As an admin for Charcoal, the team who develops Smoke Detector as a volunteer effort, I'll pipe in to mention that we can always use more volunteers. This spam wave is not confined to Server Fault, though yesterday's deluge by and large was. A simple way to help is to join the Charcoal HQ chat room and flag the spam as it's being reported there, in near real time based on a battery of regular expressions and other detection techniques.
If you can analyze the archived spam and help develop better detection rules, that's obviously a very valuable sort of contribution. Authorized users are also encouraged to !!/blacklist-number
any new phone numbers we don't currently detect, though you need to be an enrolled team member with some amount of participation in the project before you can be granted these privileges. Perhaps see also our guidance at https://charcoal-se.org/ if you are interested in taking part.
(Our general guidance calls for several confirmed spam reports before we blacklist anything, but this particular campaign is far above and beyond anything we have seen before, and so we have relaxed the blacklisting criteria for this particular phone support spam campaign.)
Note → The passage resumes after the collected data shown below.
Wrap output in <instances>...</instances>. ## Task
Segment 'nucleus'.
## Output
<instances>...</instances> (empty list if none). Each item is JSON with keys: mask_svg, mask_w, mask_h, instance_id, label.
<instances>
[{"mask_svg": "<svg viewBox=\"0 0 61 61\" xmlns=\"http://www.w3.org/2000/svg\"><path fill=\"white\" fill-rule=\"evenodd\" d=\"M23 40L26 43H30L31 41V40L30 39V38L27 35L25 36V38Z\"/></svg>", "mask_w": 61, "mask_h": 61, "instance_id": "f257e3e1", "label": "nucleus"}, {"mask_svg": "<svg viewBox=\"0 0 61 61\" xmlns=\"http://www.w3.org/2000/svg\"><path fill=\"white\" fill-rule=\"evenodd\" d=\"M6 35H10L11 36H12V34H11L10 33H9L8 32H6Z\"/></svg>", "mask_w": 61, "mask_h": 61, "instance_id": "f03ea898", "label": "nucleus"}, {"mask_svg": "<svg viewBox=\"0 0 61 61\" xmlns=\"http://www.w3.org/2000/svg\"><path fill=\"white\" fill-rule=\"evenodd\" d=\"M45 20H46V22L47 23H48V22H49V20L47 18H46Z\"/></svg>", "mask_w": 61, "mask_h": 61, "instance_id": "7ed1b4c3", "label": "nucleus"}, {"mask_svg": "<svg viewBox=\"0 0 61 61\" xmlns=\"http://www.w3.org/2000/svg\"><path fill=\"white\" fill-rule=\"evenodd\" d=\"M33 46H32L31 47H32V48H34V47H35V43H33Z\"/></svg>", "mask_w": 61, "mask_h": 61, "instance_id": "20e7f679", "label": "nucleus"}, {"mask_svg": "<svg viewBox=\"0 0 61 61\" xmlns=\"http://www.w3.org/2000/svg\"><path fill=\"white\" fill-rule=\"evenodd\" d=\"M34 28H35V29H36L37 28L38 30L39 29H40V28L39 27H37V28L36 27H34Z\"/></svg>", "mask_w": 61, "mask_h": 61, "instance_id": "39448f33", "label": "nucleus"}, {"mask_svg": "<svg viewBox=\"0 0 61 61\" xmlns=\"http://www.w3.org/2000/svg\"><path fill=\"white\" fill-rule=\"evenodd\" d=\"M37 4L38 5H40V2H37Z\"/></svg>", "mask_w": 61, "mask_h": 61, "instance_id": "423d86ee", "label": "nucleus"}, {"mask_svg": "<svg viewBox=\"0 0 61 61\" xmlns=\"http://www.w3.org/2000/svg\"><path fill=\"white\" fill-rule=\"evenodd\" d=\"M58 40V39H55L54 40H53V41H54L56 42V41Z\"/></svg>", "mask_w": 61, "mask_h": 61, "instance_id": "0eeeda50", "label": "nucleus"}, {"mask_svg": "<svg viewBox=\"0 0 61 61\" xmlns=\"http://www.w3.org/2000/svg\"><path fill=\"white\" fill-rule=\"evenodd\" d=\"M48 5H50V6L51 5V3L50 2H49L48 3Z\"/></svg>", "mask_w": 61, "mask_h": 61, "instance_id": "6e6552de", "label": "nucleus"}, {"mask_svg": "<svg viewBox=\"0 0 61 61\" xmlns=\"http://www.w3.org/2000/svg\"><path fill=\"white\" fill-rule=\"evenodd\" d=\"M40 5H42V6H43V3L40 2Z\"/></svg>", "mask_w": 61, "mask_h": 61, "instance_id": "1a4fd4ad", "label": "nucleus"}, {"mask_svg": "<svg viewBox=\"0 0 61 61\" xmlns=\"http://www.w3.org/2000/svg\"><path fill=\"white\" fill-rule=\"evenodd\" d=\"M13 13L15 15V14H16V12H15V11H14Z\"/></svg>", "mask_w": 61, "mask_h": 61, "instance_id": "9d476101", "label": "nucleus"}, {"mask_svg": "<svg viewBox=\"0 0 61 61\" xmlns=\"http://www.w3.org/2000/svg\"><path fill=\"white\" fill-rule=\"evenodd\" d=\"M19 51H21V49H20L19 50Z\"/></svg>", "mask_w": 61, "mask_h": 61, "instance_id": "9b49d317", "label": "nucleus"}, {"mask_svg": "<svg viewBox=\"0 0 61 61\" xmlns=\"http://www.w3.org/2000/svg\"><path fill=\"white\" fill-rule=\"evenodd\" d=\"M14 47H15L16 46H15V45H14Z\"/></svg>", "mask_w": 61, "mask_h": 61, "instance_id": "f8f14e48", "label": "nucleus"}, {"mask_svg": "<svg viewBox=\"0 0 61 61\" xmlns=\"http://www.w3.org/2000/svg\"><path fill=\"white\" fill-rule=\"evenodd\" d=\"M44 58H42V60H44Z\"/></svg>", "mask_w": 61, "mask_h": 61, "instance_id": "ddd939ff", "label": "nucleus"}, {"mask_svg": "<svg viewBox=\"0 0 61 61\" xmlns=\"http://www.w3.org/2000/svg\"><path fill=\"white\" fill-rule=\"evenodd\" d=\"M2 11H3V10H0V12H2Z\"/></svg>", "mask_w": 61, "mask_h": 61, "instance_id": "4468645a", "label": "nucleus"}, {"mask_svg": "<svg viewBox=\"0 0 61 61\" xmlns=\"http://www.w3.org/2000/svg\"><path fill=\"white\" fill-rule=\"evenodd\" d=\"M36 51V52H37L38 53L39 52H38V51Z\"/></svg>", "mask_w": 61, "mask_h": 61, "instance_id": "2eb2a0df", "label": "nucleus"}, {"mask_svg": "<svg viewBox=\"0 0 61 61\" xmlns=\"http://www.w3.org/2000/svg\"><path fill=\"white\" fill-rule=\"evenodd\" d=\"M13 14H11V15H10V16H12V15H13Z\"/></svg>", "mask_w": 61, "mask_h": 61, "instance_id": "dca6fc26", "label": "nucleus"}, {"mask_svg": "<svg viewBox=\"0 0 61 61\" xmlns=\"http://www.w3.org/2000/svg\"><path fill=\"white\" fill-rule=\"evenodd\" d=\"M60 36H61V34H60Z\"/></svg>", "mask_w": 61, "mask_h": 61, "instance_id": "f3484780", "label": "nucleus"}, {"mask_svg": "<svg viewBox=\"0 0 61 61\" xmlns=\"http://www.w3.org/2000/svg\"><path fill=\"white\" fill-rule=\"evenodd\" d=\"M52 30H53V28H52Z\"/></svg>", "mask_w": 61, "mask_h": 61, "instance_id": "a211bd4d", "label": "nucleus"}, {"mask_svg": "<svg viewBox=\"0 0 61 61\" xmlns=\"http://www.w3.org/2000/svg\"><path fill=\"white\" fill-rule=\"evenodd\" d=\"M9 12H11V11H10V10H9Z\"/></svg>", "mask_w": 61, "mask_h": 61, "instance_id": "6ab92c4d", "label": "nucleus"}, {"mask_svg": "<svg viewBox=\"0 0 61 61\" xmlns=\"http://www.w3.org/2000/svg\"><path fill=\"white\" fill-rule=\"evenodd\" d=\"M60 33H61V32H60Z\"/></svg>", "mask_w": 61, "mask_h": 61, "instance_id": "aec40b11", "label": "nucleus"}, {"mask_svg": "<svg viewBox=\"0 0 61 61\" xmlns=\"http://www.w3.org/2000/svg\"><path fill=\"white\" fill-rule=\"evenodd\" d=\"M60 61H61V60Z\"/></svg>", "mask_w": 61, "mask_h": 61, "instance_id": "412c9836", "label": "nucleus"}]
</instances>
I'm also wondering what could possibly motivate this severely disruptive behavior, and whether anything is being done legally to seek restitution for this serious DoS attack. Perhaps somebody from Stack Exchange could fill us in on whether they are seeking legal remedies and what sort of evidence or coordination would be useful for that. We archive the spam in metasmoke as soon as it's reported, so we may have information which could be useful for any fact finding. (However, we don't have access e.g. to IP addresses; we simply use the features of the existing Stack Exchange API.)